Rotavirus genetic diversity, disease association and temporal change in hospitalized rural Kenyan children

DJ Nokes 1,2, I Peenze 3, L Netshifhefhe 3, J Abwao 1, MC De Beer 3, LM Seheri 3, TN Williams 1,5,6,7, N Page 3,8,*, AD Steele 3,4
PMCID: PMC2923076  EMSID: UKMS27209  PMID: 20684700

Abstract

Background

The effectiveness of rotavirus vaccines will be dependent upon the immunity conferred against prevalent and emergent variants causing severe diarrhoeal disease. Longitudinal surveillance of disease causing strains is a pre-requisite to intervention.

Methods

Molecular characterization was conducted on rotavirus positive stool samples from children admitted with diarrhea to a rural district hospital 2002-04. Extracted viral RNA was separated by polyacrylamide gel electrophoresis (PAGE) and specific rotavirus VP4 (P-types) and VP7 (G-types) determined.

Results

Of 558 cases investigated the predominant genotype was P[8]G1 (42%), followed by P[8]G9 (15%), P[4]G8 (7%), P[6]G8 (6%), and P[8]G8 (4%), with 10% mixed strains. In total there were 6 different P types and 7 G types. No association was identified between genotype and child age, sex or severity of diarrhea. The P and G genotypes and PAGE electropherotypes showed significant temporal variation in frequency: P[8]G1 declined from 51% (95%CI 43-58) in 2002 to 30% (24-37) in 2004, and P[4]G8 increased from 2% (0-5) in 2002 to 13% (9-19). Quarterly data revealed seasonally endemic and emergence/decay patterns.

Conclusions

Our study of rotaviruses causing severe diarrhea in rural Kenyan children shows a predominance of P[8]G1, and confirms the importance of G8 and G9 strains in sub-Saharan Africa. Considerable genetic diversity of rotaviruses was observed, including substantial mixed and unusual types, coupled to significant temporal strain variation and emergence. These results warn of variable vaccine efficacy and the need for long-term surveillance of circulating rotavirus genotypes.

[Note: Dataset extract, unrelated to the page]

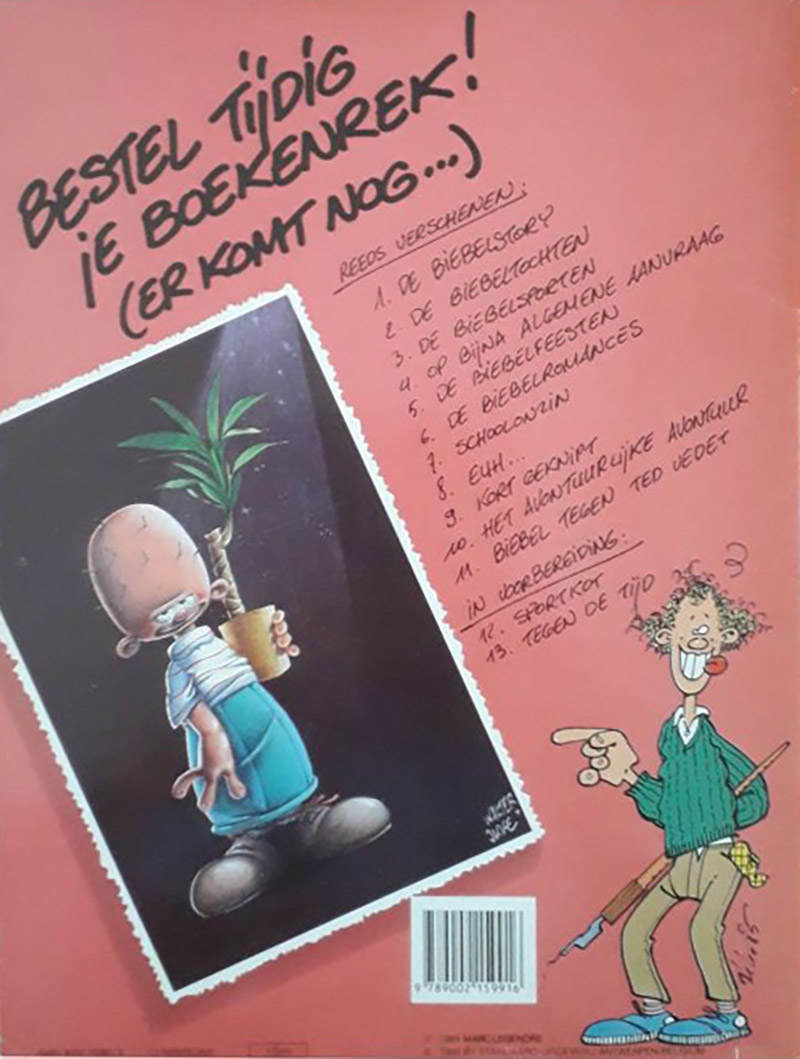 422453933_6-biebel-stripboeken-5-stuks.j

Keywords: rotavirus genotypes, diversity, vaccination, Kenya children

Introduction

Rotavirus is the leading cause of acute severe diarrhea in children under the age of 5 years, and estimated to be a major cause of childhood death in the developing world, in particular the Indian sub-continent and sub-Saharan Africa[1, 2]. Group A rotaviruses (GARV), which account for the vast majority of human disease, are classified into different P and G-types based on the two immunodominant outer capsid proteins, VP4 and VP7, respectively. A total of 28 P-types and 20 G-types[3-6] have been identified worldwide, with the P[8]G1, P[8]G3, P[8]G4, P[4]G2, P[8]G9 and P[6]G9 commonly detected in annual epidemics[7].

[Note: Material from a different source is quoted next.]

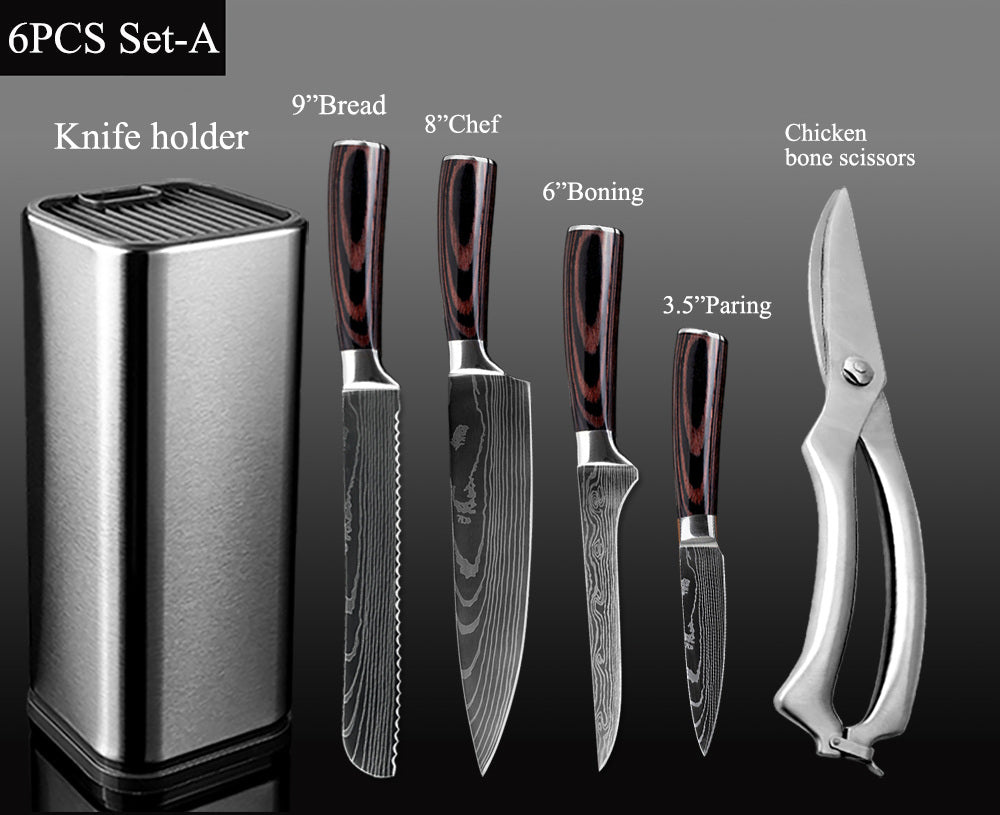 Stainless Steel Santoku Chef Knife Set With Holder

Studies have shown wide geographical variation in G and P-type prevalence across continents, and local and global temporal changes in the frequency of dominant strains and emergence of unusual P and G types and combinations[7]. Globally, 85% of rotavirus strains studied carry P[8]G1, P[4]G2, P[8]G3 or P[8]G4 specificity. However, in South America the proportion of the common genotypes is 68% while in Africa only 50% of strains belong to one of these genotypes. Furthermore, studies in Africa show only 23% of strains with P[8]G1 (compared to 65% worldwide) and significant proportions of P[6], G8, unusual and mixed infections [7-15].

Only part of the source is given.